Two years ago, my doctor sent me to a pain specialist. After hours of testing, I was given an injection, two prescriptions for pain, and a well known muscle relaxant.
By the time I left the clinic, I felt as if I had just experienced a miracle, just from the injection.

My life returned to the level of normalcy that I had been praying for.
I can only get the injections every 4 months, which is fine, because the prescription pain killers work very well.

Too well...

I am now addicted to prescription drugs.
My body became dependent very quickly.
I have always been careful to take any medication exactly as prescribed.
I was so thankful to be pain free, I failed to notice how euphoric I was feeling overall...all of the time. One of the drugs could be taken as needed. My body apparently decided it was needed more than was safe for me to take.
I listened to my body.

When I began to lose time during the day, I was concerned, but not alarmed. I live alone, so it took quite a while before I took the time to check myself. I soon realized that I was taking the meds for any discomfort, and sleeping whenever I got the chance.
One weekend, in the midst of a severe headache, I glanced in the bathroom mirror, and noticed I had a,, 'zombie' look. When I swallowed, I noticed that my tongue felt thick and stiff. If I had to speak to someone, it would have been difficult; perhaps even impossible.
I felt somewhat normal?,,,but looked quite the opposite.
Living alone helped me to hide the truth from myself.

How did I let this happen??
.
I decided to test myself by not taking the medication for a couple of days.
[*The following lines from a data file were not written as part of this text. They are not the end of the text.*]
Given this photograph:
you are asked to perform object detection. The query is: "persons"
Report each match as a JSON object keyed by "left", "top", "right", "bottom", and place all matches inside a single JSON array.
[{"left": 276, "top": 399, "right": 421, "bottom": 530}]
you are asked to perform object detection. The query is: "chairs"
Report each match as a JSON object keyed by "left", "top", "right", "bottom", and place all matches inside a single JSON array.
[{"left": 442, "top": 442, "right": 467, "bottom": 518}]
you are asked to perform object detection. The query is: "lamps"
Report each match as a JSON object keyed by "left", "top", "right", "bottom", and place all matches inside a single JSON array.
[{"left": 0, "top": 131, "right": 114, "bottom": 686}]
I didn't even last 24 hours.
The back pain came back worse than before,,, along with shakiness, leg cramps, insomnia and a monster headache.
When I could no longer take it, I grabbed that pill bottle with an urgency that was frightening.
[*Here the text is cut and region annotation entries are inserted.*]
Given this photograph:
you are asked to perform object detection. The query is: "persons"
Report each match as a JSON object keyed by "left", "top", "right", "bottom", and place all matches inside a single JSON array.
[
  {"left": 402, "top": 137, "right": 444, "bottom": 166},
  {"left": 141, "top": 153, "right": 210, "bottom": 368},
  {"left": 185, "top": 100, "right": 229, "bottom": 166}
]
I made an appointment with my doctor and we discussed my options.
 Such as they were..

I had three choices.
Live with the pain,,minus drugs.
Live pain free,,,being dependent on the drugs
.
 I knew that it is never wise to abruptly stop taking medication without consulting your physician.
But, I did not want to be dependent on anything. However, I knew that the chronic pain would change my life forever. I didn't want to live in a fog of pain.

My doctor and I decided to slowly reduce the number of pain killers I would take each day.
I now take a non-addictive muscle relaxant. The withdrawal from the original drug was a huge challenge, and the process took an entire week.
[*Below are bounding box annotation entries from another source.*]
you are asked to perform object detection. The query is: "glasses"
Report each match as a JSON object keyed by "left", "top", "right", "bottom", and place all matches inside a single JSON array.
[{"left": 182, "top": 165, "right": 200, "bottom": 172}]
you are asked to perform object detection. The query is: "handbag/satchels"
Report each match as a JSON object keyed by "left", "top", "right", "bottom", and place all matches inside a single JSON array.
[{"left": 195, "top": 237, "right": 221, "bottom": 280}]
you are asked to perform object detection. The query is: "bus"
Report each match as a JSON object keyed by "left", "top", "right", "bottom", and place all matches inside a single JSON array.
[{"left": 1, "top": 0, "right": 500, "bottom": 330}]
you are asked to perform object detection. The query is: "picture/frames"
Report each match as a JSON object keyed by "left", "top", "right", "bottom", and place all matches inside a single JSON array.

 This means that I will have no choice except to learn how to live my life,,,with some pain and discomfort.

My pain is real.

My doctor has helped erase my guilt by assuring me that we can manage the medication safely and effectively. He has also insisted on monitoring my progress.
So far, there has been no damage to my body.

* Honestly, I was as ashamed as I was afraid.
 Being drug dependent was not something I could handle alone.
I had to be honest with myself and my doctor.


My life is far from easy, but I know that I am blessed to even be alive.
When I shift my focus from myself to others, the days are easier. 
I have the power to choose the quality of life I want to live..because
God is my strength.

I have been left with an interesting,,side effect.
At least once a week, I have the 'accident dream'.
It is usually on a day when the waves of pain have been strong and unforgiving..
But, that's okay,
It is not a dream, but the waves are becoming easier to ride.